--- MATERIALS PROVIDED ---

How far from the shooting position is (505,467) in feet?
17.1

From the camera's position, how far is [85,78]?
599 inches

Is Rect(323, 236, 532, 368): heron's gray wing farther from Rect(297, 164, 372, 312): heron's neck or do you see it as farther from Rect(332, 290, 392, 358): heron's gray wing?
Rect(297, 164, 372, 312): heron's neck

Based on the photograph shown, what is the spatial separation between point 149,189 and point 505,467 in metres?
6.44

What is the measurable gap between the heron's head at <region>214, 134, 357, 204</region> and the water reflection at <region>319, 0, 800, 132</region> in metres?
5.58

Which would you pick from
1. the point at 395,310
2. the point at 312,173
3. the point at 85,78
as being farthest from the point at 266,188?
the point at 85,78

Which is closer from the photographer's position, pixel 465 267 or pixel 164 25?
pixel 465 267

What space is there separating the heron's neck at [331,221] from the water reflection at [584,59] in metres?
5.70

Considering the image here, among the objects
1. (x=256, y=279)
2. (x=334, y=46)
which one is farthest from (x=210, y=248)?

---

_TASK INSTRUCTIONS:_ Starting with the line that contains "Based on the", write out each line through the end of the listing, exactly as it appears, and include nothing else.

_THE COMPLETED TASK:_
Based on the photograph shown, what is the spatial separation between point 149,189 and point 505,467 in metres?
6.44

What is the measurable gap between the heron's head at <region>214, 134, 357, 204</region> and the water reflection at <region>319, 0, 800, 132</region> in metres?
5.58

Which would you pick from
1. the point at 395,310
2. the point at 312,173
3. the point at 85,78
as being farthest from the point at 266,188?
the point at 85,78

Which is closer from the photographer's position, pixel 465 267 or pixel 164 25?
pixel 465 267

What space is there separating the heron's neck at [331,221] from the water reflection at [584,59] in metres?
5.70

Considering the image here, among the objects
1. (x=256, y=279)
2. (x=334, y=46)
which one is farthest from (x=210, y=248)?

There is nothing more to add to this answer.